From the kitchen, blackberries, blueberries, watermelon, carrots and hummus, green smoothies, omelets. Yum.

I am swimming. A year ago, I never even considered it.

I don't want to forget the explosive power and potential of action. If I never tried to run past the bend in the driveway, I never would have completed a mile, never would have run a 5k, never would have run a 10k, never would have tried out for the team, never would have run a half marathon, never would have completed a duathlon, never would have considered a triathlon. All from a one-day wonder, "What if?" This moment in time, I never imagined it back then. Never imagined going past five miles. Wasn't even sure I'd make it to one mile. Grateful for every day I can run and move this body. A year ago, I never even considered triathlon. A year ago in June, I volunteered at the finish line of the triathlon I'm competing in this year. I had no idea even then. No idea.

I am reading, or rather about to read: a couple of books by Craig Groeschel, and Alex Rider Point Blank by Anthony Horowitz.

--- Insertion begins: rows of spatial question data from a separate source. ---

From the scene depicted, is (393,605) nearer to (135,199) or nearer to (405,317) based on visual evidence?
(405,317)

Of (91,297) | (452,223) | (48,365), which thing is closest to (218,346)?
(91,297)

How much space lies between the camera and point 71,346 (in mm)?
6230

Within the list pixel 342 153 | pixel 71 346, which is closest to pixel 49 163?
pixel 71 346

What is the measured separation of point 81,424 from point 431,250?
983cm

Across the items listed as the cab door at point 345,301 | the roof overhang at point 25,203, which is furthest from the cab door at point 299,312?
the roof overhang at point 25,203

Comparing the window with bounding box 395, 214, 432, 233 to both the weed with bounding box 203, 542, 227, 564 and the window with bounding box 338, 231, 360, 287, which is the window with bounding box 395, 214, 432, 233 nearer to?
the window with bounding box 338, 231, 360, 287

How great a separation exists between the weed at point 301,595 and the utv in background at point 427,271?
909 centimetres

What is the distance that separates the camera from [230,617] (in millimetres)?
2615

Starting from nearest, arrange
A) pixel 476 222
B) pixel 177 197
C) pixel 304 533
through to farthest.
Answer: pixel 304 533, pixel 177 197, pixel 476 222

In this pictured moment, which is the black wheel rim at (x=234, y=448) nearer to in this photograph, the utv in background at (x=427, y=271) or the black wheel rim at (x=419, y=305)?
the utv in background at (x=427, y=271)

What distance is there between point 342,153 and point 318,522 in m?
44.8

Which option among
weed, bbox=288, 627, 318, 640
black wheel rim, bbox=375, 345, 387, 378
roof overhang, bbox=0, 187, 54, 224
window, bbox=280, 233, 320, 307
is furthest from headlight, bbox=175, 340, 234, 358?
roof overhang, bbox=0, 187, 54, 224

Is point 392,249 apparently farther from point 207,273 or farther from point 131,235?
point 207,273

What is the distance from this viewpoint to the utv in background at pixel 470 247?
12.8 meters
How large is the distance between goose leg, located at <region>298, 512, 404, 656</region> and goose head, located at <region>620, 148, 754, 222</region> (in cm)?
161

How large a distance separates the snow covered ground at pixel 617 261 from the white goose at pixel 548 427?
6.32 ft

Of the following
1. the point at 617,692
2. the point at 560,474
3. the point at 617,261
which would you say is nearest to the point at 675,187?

On the letterboard: "Let the fun begin" about to change to "enjoy every moment" after a podcast by Hal Elrod.

I value home.

A view of my favorite things

This is a library.



Shane asked, "Weren't you 26 the other week?" Haha, yes.

 
Cressida

At the table, we are three. Lanie is interning for the summer out of state. I miss her at morning coffee. I miss her random appearances to catch me up on her day or what's on her mind. I miss how she'd make sure all drawers and cabinets were closed completely. I miss how she'd have clean dish towels out. Glad for the so-far daily texts she sends. Glad she's making awesome memories. Glad she's doing new things and being independent. Glad she's got these opportunities. Glad she's taking ownership of her future--even attending church and young adult meet-ups on top of working full time and taking a summer class. We raise up these kids to leave the nest. But, wow, considering the last twenty years, my job has been a stay-at-home mom, this is definitely a shift in perspective.